Estamos celebrando a semana em que se comemora o Dia Mundial do Livro (23 de abril). Estamos trazendo a opinião de autores sobre como o livro e a leitura estão presentes no mundo atual. Um contexto marcado por informações rápidas e tecnologia, fato que impacta diretamente na literatura. 

Dessa forma, precisamos descobrir como a leitura se insere nesse contexto. Mas uma opinião é comum entre todos os autores: o livro é uma fonte inesgotável de sabedoria, e suas histórias levam os leitores às mais diversas reflexões. 

Confira as opiniões das escritoras Rayeang, Bárbara Mançanares e Lella Malta sobre o livro atualmente e como a sabedoria é transmitida pela literatura através do tempo, sempre seguindo a questão:

Em um mundo dominado pela tecnologia, pela informação rápida e pela desinformação, qual a importância do livro como objeto físico e como experiência de leitura mais imersiva e reflexiva?

Rayeang, Bárbara Mançanares e Lella Malta | Crédito: Divulgação

Para a escritora e musicista Rayeang, o livro é uma oportunidade de recuperar um tempo que muitas vezes não temos. Dessa forma, a sabedoria passa de geração em geração:

Esse tema me faz lembrar uma frase que li em algum lugar: “Se quer ter novas ideias, leia velhos livros”. Viajando na proposta da frase, há uma sabedoria infinita no passado, no que está enraizado e existe sem pressa. Vivemos para além do presente, vivemos no agora, que é rápido e exige muito. Ler um livro é saborear um tempo que é nosso e nos é constantemente roubado. Ler um livro é ter tempo. Nos tempos atuais, não existe nada mais sagrado do que isso.

Bárbara Mançanares é poeta e bordadeira. Para ela, as redes sociais mudaram a percepção e a interpretação dos leitores. E isso vai influenciar diretamente a leitura:

O consumo excessivo de telas, de redes sociais, tem moldado nossos interesses, referências, capacidade de interpretação e concentração. Penso no livro e na leitura como formas de subverter as regras da nossa sociedade, em que o viral, o engajamento e o consumo estão acima de qualquer coisa. Se, na internet, rolamos o feed ininterruptamente, sem nos atermos a nada, ao mesmo tempo que temos acesso a tudo (um “tudo” muitas vezes questionável e que prega uma verdade única), no livro ainda é preciso passar página por página para construir os sentidos, vivenciando assim um tempo mais lento e criativo.

Já a escritora e preparadora Lella Malta enxerga o livro como “talvez a única armadura que nos resta”. Ela ressalta que o livro é fundamental para compreender o desenvolvimento educacional de um país, assim como demonstra preocupação com o cenário brasileiro atual:

Toda prateleira de livros — da sua casa, da livraria pomposa da esquina ou da biblioteca municipal que cai aos pedaços — é sustentada por vigas invisíveis pertencentes a uma estrutura econômica.
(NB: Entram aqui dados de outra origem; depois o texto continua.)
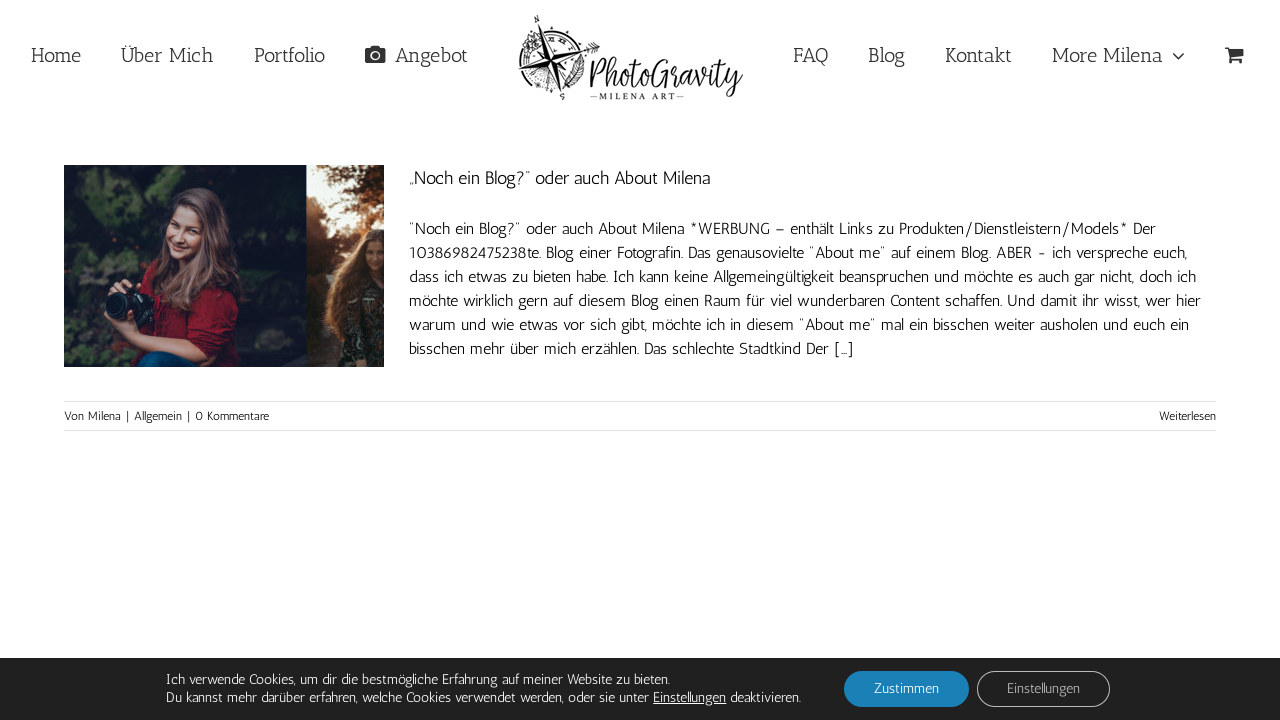

--- FILE ---
content_type: text/css
request_url: https://photogravity.berlin/wp-content/themes/Avada-Customized/style.css?ver=1.0
body_size: 842
content:
/* 
 Theme Name:   Avada Customized
 Theme URI:    
 Description:  
 Author:       Jonathan Schostak
 Author URI:   
 Template:     Avada
 Version:      1.0

 /* == Add your own styles below this line ==
--------------------------------------------*/

.fusion-header {
    padding: 0px !important;
}

.fusion-flyout-cart-wrapper {
    padding: 0px !important;
}

#place_order {
    margin-top: 10px;
}

.woocommerce-checkout-review-order-table th {
    padding: 15px !important;
}

.woocommerce-checkout-review-order-table td {
    padding: 15px !important;
}

.woocommerce-table--order-details th {
    padding: 15px !important;
}

.woocommerce-table--order-details td {
    padding: 15px !important;
}

.fusion-update-cart {
    margin-left: 10px;
}

.fusion-link-wrapper {
    display: none;
}

.fusion-rollover-content {
    width: 100%;
    height: 100%;
    padding: 0px;
}

.fusion-rollover-gallery {
    width: 100% !important;
    height: 100% !important;
    padding: 0px;
}

.ilightbox-fullscreen {
    display: none;
}

#photogravity_portfolio {
    font-family: 'Antic Slab' !important;
}

.handwriting {
    font-family: 'Sacramento' !important;
    font-size: 40px !important;
}

#no-cursor-change:hover {
    cursor: default;
}

.fusion-flyout-menu-icons.fusion-flyout-mobile-menu-icons {
    padding-right: 15px;
}

.moove_gdpr_cookie_modal_open {
    z-index: 99999 !important;
}

.product-grid-view .small-business-info {
    display: none;
}

.related.products .small-business-info {
    display: none;
}

.catalog-ordering {
    margin-bottom: 50px;
}

.product-grid-view.product {
    /* width: 300px; */
}

.related.products {
    margin-top: 0px !important;
}

.related.products .product.type-product {
    width: 300px;
}

.cart_totals p.wc-gzd-additional-info {
	width: 100% !important;
	margin-top: 1em;
}

table.variations {
	width: auto !important;
}

.single_variation_price_reset {
	display: none;
}

.summary .price {
    float: left;
}

.legal-price-info {
    float: left;
	margin-left: 10px;
}

.wc-tabs-wrapper {
    padding-top: 15px !important;
}

.catalog-ordering {
    display: none;
}

.product-grid-view .fusion-rollover {
	display: none;
}

.product-grid-view img {
	transition: transform .2s;
}

.product-grid-view img:hover {
	transform: scale(1.1);
}

.avada-myaccount-user {
	display: none !important;
}

.input-radio {
	appearance: radio !important;
	-webkit-appearance: radio !important;
}

.wpcf7 {
	margin-top: 7vh;
}

.wpcf7-text {
	max-width: 300px;
}

.wpcf7-quiz {
	max-width: 40px;
	text-align: center;
}

.maxwidth {
	padding-left: 0px !important;
	padding-right: 0px !important;
}

.tax-info {
	text-align: center;
	margin-top: 0;
}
A metáfora, ainda que simplória, faz recordar o conceito de materialismo histórico, que encara a sociedade como um edifício erguido sobre uma infraestrutura composta pelas relações de produção.

Se o cotidiano é terreno fértil para a ficção, permita-me, antes de mais nada, desenvolver uma breve narrativa. Prometo voltar à prateleira em breve. Uma empregada doméstica, analfabeta funcional e mãe solo, sai às 4 da manhã de casa e enfrenta quase duas horas de trânsito, em um coletivo lotado, até o trabalho. No fim da tarde, faz percurso inverso, com duração estendida devido ao horário do rush. É assim todo dia útil, o mês inteiro. 

A remuneração, de um salário-mínimo, é distribuída para pagar o aluguel, colocar a comida dos cinco filhos na mesa, quitar a água e a luz. A conta não fecha. Por isso, faz uns bicos no fim de semana na tentativa de fechar o mês no azul. Não sobra um trocado para mais nada. Erro ao falar de ficção quando narro a realidade: Se o brasileiro lê pouco, é porque, antes de mais nada, precisa sobreviver.

Carentes historicamente de políticas públicas que ampliam o acesso ao livro, não tomamos gosto pela leitura, não nos familiarizamos com nossos autores, não construímos uma cultura de valorização de escritos que independe de classe social, mas é ainda mais gritante entre aqueles que pouco têm. Muitos nem sequer sabem ler — ainda que a educação seja inerente à própria cidadania. Quem tem sorte de ser alfabetizado pode ter enfrentado uma escola defasada, longe de ser espaço de garantia de inclusão. 

Apesar de um cenário tão triste, continuo acreditando que as tais prateleiras carregam o peso — e os segredos — da força motriz das grandes transformações.